When I first saw the heirloom tomato with blue cheese dressing recipe in Barefoot Contessa at Home by Ina Garten (great cookbook, by the way), I wasn’t enthused. I despise mayonnaise and the dressing includes a hearty dose. Instead, I made a tangy, tasty vinaigrette to serve over my heirlooms. It was very tasty and I’ve made it again and again since.
But the longer I blog, the more open-minded I get. Seriously. It’s amazing how many new foods I’ve given a chance in the past two — nearly three — years. Fiddlehead greens, kale, and several varieties of squash were all new to new. Forget about buffalo meat (though I haven’t cooked that one myself … yet).

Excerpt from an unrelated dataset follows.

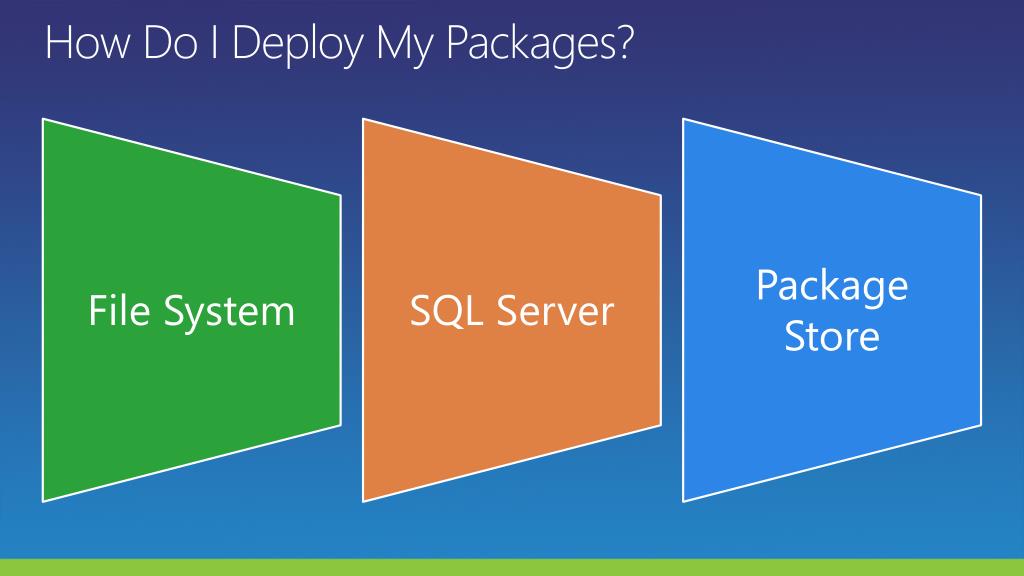 How Do I Deploy My Packages?

File System

SQL Server

Package Store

And along the way, I have stopped being deterred by ingredients like mustard — which isn’t so bad when mixed without things for a vinaigrette.
So when I discovered an heirloom tomato in my CSA box this week, I knew — I just knew — I had to make this salad as Ina intended. What a concept, right? Actually following a recipe?
Now I don’t know why I waited so long to give this a fair try.
- 3 lbs heirloom tomatoes (I used a mix of orange grape tomatoes, yellow heirloom tomatoes, and red tomatoes)
- salt and pepper (she calls for kosher, I used sea salt)
- 1/2 lb blue cheese (she calls for Roquefort, but I used a regular blue)
- 1 cup mayonnaise (I used light mayo)
- 1/3 cup heavy cream
- 2 tbsp tarragon wine vinegar (I subbed in a light herb vinegar)
- Cut the tomatoes into large slices, about 1/4 inch thick. Cut the grape tomatoes, if using, in half. Arrange all the tomatoes on a platter and sprinkle with salt and pepper.
- Combine half of the blue cheese with the mayo, heavy cream and vinegar. Whisk together until smooth. You do want some chunks to remain.
- Spoon the dressing over the tomatoes. Top with the remaining blue cheese (crumbled).
And yes, you can refrigerate leftovers — it’s great on the second day too.